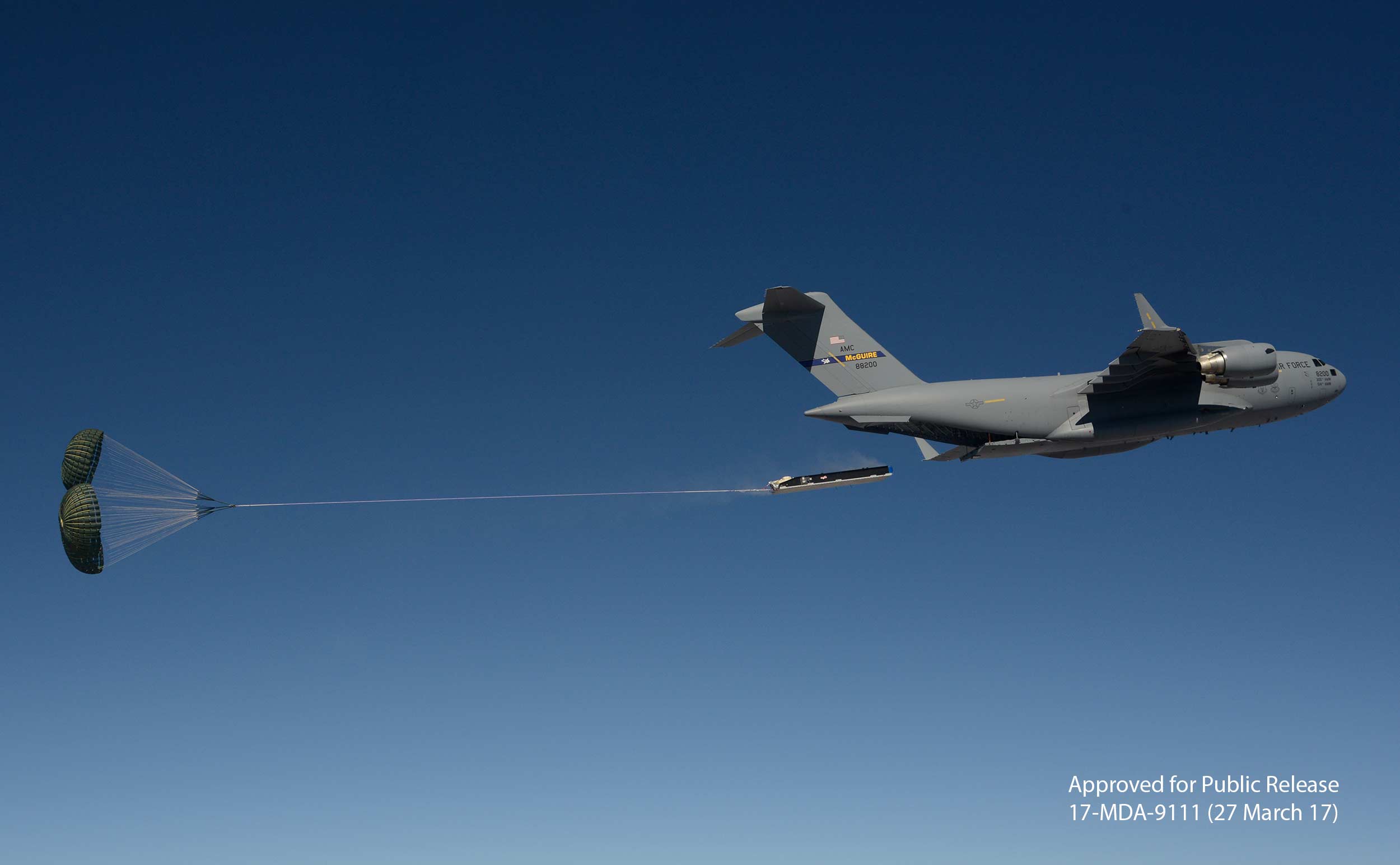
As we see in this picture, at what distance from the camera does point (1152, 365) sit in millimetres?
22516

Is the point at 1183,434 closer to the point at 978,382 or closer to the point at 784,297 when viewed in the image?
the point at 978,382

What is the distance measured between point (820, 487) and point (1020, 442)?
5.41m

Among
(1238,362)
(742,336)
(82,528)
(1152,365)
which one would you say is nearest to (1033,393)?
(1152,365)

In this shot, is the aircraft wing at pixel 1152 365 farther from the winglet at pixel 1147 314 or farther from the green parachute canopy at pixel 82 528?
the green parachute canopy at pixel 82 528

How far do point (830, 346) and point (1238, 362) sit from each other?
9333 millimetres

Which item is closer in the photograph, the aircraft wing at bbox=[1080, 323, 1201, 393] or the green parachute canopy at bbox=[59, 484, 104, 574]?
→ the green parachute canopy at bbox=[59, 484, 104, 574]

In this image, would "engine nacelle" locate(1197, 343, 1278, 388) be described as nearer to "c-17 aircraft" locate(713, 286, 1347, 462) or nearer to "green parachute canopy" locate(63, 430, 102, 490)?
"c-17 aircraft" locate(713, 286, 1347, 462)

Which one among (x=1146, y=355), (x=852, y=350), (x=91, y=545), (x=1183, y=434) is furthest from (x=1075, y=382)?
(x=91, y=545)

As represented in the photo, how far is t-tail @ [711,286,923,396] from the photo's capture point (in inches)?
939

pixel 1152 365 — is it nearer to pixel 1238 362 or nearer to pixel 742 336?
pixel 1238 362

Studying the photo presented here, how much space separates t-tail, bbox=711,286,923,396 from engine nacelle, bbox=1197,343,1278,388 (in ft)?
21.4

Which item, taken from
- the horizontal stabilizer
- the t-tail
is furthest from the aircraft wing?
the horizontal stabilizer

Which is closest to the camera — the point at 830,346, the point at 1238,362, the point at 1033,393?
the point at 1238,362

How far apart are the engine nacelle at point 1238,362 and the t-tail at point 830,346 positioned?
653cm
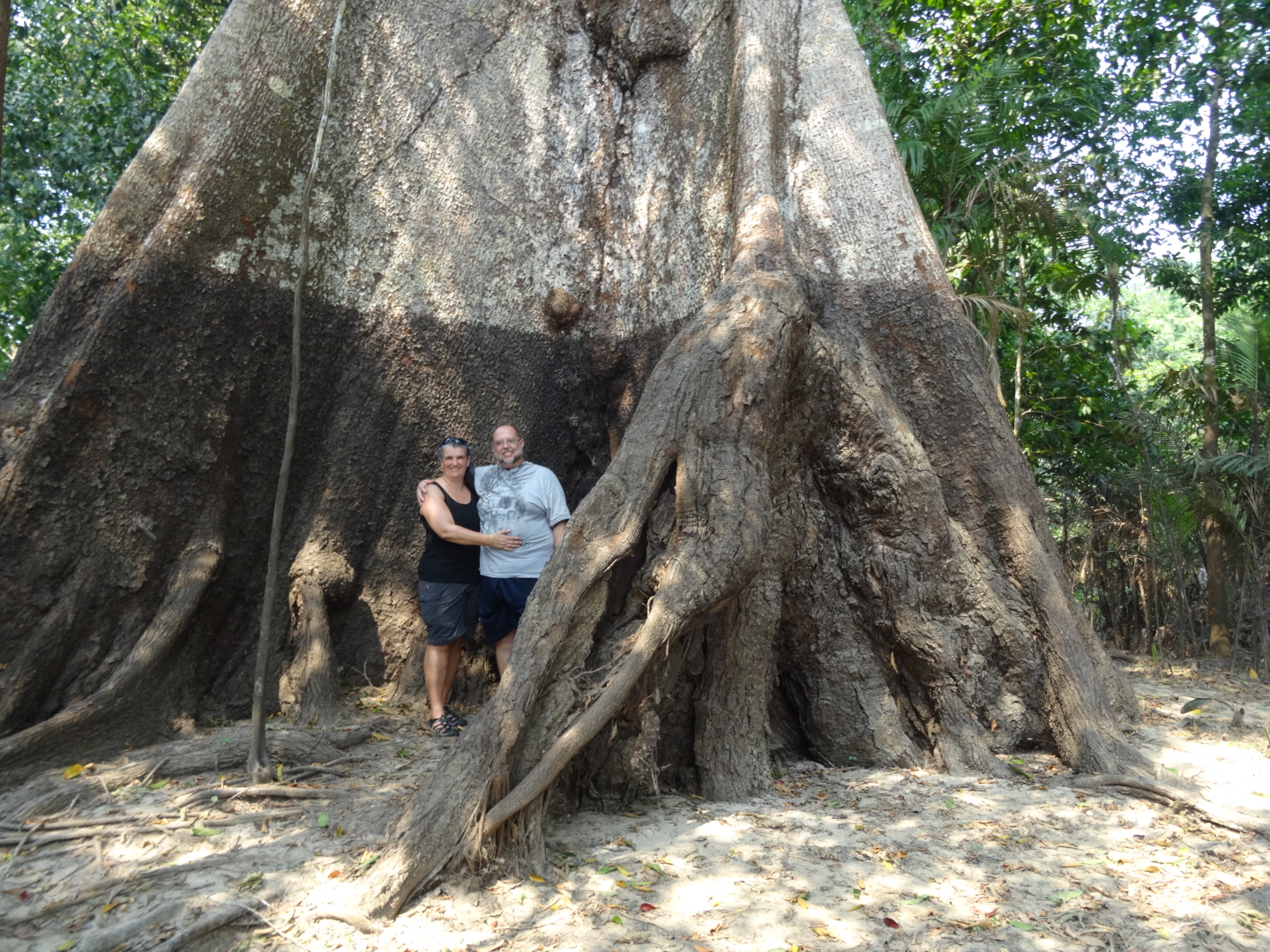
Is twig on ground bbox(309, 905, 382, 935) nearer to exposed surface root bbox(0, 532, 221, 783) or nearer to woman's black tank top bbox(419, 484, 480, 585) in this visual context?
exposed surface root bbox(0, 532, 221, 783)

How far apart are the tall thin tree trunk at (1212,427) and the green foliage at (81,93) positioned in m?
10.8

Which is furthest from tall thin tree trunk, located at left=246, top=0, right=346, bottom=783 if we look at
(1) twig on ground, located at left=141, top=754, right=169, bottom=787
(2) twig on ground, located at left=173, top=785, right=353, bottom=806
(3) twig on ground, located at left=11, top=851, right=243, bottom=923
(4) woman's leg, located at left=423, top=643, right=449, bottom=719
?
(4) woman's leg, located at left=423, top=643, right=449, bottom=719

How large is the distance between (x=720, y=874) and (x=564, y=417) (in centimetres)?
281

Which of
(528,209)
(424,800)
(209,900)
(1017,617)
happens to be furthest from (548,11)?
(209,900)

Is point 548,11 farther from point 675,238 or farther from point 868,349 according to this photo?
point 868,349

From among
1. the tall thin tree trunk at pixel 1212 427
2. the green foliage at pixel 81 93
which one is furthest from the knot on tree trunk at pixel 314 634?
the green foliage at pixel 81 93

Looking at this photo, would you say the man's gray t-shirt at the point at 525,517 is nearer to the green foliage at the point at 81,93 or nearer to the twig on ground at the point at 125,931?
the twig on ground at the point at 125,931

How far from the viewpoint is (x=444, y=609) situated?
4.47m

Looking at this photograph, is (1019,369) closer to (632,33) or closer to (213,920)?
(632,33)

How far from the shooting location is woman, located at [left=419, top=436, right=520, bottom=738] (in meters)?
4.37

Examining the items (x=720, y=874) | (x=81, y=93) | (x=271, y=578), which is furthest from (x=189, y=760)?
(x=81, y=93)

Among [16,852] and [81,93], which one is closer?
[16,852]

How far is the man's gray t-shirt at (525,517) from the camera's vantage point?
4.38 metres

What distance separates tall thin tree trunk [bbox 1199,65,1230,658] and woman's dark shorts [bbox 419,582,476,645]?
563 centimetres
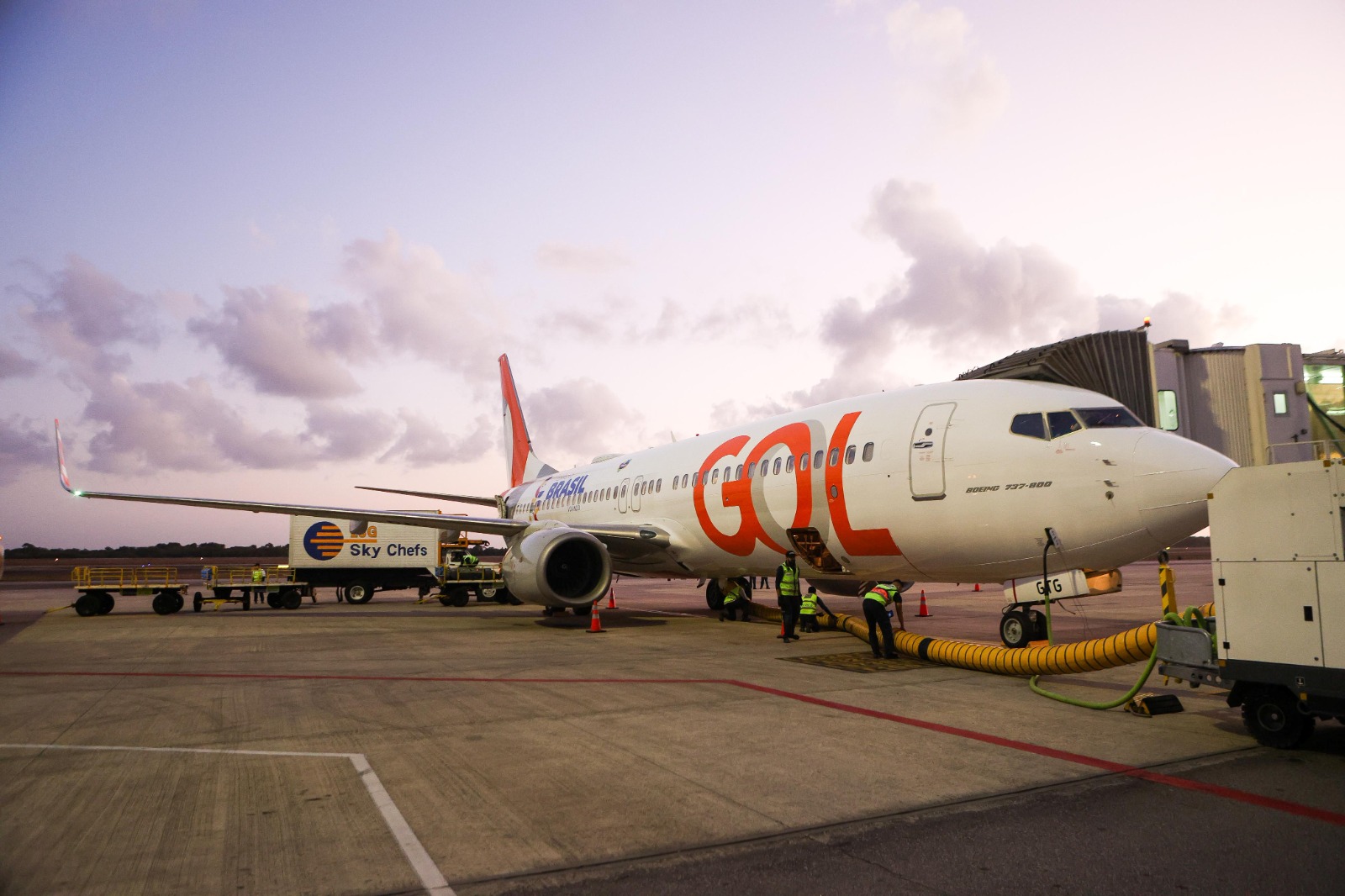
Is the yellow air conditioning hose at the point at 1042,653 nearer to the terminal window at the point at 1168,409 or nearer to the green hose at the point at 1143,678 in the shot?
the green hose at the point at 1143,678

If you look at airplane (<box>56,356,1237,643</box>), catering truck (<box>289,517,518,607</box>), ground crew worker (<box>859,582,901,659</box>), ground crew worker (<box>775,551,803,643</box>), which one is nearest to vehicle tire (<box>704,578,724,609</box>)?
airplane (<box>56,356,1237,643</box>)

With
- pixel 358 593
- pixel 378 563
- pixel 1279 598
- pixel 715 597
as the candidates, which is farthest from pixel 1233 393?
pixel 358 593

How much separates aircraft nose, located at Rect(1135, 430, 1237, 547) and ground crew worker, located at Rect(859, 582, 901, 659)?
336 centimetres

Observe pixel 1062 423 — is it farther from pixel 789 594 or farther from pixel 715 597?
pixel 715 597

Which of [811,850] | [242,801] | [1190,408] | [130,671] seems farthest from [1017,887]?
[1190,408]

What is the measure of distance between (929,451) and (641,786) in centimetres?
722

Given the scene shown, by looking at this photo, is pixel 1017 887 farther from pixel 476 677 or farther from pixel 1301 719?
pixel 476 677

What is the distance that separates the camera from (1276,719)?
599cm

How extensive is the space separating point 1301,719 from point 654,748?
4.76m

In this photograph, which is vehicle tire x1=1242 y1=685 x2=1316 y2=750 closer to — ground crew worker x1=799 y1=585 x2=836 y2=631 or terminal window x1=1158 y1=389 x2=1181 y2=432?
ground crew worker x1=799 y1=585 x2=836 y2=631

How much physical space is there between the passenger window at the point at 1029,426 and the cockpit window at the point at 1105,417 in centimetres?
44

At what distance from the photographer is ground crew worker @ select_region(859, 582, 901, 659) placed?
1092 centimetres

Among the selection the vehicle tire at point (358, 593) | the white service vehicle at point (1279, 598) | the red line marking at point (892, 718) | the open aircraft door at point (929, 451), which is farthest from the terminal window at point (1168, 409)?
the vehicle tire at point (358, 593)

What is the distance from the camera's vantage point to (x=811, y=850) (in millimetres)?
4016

····················

Extract the text of all the records above verbatim, excluding pictures.

As we see in this picture, at what distance from the camera does point (1152, 365) sit in millimetres?
22516

Is the point at 1183,434 closer to the point at 978,382 or closer to the point at 784,297 when viewed in the image?
the point at 978,382

What is the distance measured between point (820, 487) and point (1020, 442)?
5.41m

Among
(1238,362)
(742,336)
(82,528)
(1152,365)
which one would you say is nearest to (1033,393)?
(1152,365)

In this shot, is the aircraft wing at pixel 1152 365 farther from the winglet at pixel 1147 314 or farther from the green parachute canopy at pixel 82 528?
the green parachute canopy at pixel 82 528

How far do point (830, 346) and point (1238, 362) sit from each other?
9333 millimetres

Which item is closer in the photograph, the aircraft wing at bbox=[1080, 323, 1201, 393] or the green parachute canopy at bbox=[59, 484, 104, 574]?
→ the green parachute canopy at bbox=[59, 484, 104, 574]

In this image, would "engine nacelle" locate(1197, 343, 1278, 388) be described as nearer to "c-17 aircraft" locate(713, 286, 1347, 462) or nearer to "green parachute canopy" locate(63, 430, 102, 490)?
"c-17 aircraft" locate(713, 286, 1347, 462)

Which one among (x=1146, y=355), (x=852, y=350), (x=91, y=545), (x=1183, y=434) is furthest from (x=1075, y=382)?
(x=91, y=545)

As represented in the photo, how far is t-tail @ [711,286,923,396] from the photo's capture point (in inches)?
939

pixel 1152 365 — is it nearer to pixel 1238 362 or nearer to pixel 742 336?
pixel 1238 362

Studying the photo presented here, how much space separates t-tail, bbox=711,286,923,396 from engine nacelle, bbox=1197,343,1278,388 (in ft)?
21.4

Which item, taken from
- the horizontal stabilizer
- the t-tail
is furthest from the aircraft wing?
the horizontal stabilizer

Which is closest to the camera — the point at 830,346, the point at 1238,362, the point at 1033,393?
the point at 1238,362

How far apart are the engine nacelle at point 1238,362 and the t-tail at point 830,346 positioned?
653cm
Is twig on ground bbox(309, 905, 382, 935) nearer to exposed surface root bbox(0, 532, 221, 783) or nearer to woman's black tank top bbox(419, 484, 480, 585) in this visual context?
exposed surface root bbox(0, 532, 221, 783)

How far apart are the tall thin tree trunk at (1212,427) and the green foliage at (81,93) positioned in m?
10.8

Which is furthest from tall thin tree trunk, located at left=246, top=0, right=346, bottom=783 if we look at
(1) twig on ground, located at left=141, top=754, right=169, bottom=787
(2) twig on ground, located at left=173, top=785, right=353, bottom=806
(3) twig on ground, located at left=11, top=851, right=243, bottom=923
(4) woman's leg, located at left=423, top=643, right=449, bottom=719
?
(4) woman's leg, located at left=423, top=643, right=449, bottom=719

How large is the distance between (x=720, y=874) and (x=564, y=417) (in centimetres)?
281

Which of
(528,209)
(424,800)
(209,900)
(1017,617)
happens to be furthest from (548,11)?
(209,900)

Is point 548,11 farther from point 675,238 or farther from point 868,349 according to this photo?
point 868,349

From among
1. the tall thin tree trunk at pixel 1212 427
2. the green foliage at pixel 81 93
which one is furthest from the knot on tree trunk at pixel 314 634?
the green foliage at pixel 81 93

Looking at this photo, would you say the man's gray t-shirt at the point at 525,517 is nearer to the green foliage at the point at 81,93 or nearer to the twig on ground at the point at 125,931?
the twig on ground at the point at 125,931

How far from the viewpoint is (x=444, y=609) situated?
4.47m

Looking at this photograph, is (1019,369) closer to (632,33) or closer to (213,920)?
(632,33)

How far from the shooting location is woman, located at [left=419, top=436, right=520, bottom=738] (in meters)?
4.37

Examining the items (x=720, y=874) | (x=81, y=93) | (x=271, y=578), which is furthest from (x=189, y=760)?
(x=81, y=93)

Among [16,852] and [81,93], which one is closer?
[16,852]

How far is the man's gray t-shirt at (525,517) from the camera's vantage point?
4.38 metres

What distance separates tall thin tree trunk [bbox 1199,65,1230,658] and woman's dark shorts [bbox 419,582,476,645]?
563 centimetres
Is the yellow air conditioning hose at the point at 1042,653 nearer to the terminal window at the point at 1168,409 or nearer to the green hose at the point at 1143,678 in the shot?
the green hose at the point at 1143,678

If you look at airplane (<box>56,356,1237,643</box>), catering truck (<box>289,517,518,607</box>), ground crew worker (<box>859,582,901,659</box>), ground crew worker (<box>775,551,803,643</box>), which one is nearest to vehicle tire (<box>704,578,724,609</box>)?
airplane (<box>56,356,1237,643</box>)

With
- pixel 358 593
- pixel 378 563
- pixel 1279 598
- pixel 715 597
as the candidates, which is farthest from pixel 1233 393?
pixel 358 593

How much separates aircraft nose, located at Rect(1135, 430, 1237, 547) and ground crew worker, located at Rect(859, 582, 901, 659)?
336 centimetres

Observe pixel 1062 423 — is it farther from pixel 789 594 or farther from pixel 715 597?
pixel 715 597

Which of [811,850] | [242,801] | [1190,408] | [130,671] seems farthest from [1017,887]?
[1190,408]

What is the measure of distance between (929,451) and (641,786) in centimetres?
722

Given the scene shown, by looking at this photo, is pixel 1017 887 farther from pixel 476 677 or farther from pixel 1301 719?
pixel 476 677

What is the distance that separates the camera from (1276,719)?
599cm

How extensive is the space separating point 1301,719 from point 654,748?
4.76m

In this photograph, which is vehicle tire x1=1242 y1=685 x2=1316 y2=750 closer to — ground crew worker x1=799 y1=585 x2=836 y2=631 or terminal window x1=1158 y1=389 x2=1181 y2=432?
ground crew worker x1=799 y1=585 x2=836 y2=631

How much physical space is there between the passenger window at the point at 1029,426 and the cockpit window at the point at 1105,417 in centimetres?
44

At what distance from the photographer is ground crew worker @ select_region(859, 582, 901, 659) placed?
1092 centimetres

Among the selection the vehicle tire at point (358, 593) | the white service vehicle at point (1279, 598) | the red line marking at point (892, 718) | the open aircraft door at point (929, 451), which is farthest from the terminal window at point (1168, 409)?
the vehicle tire at point (358, 593)

What is the distance from the camera's vantage point to (x=811, y=850) (in millimetres)?
4016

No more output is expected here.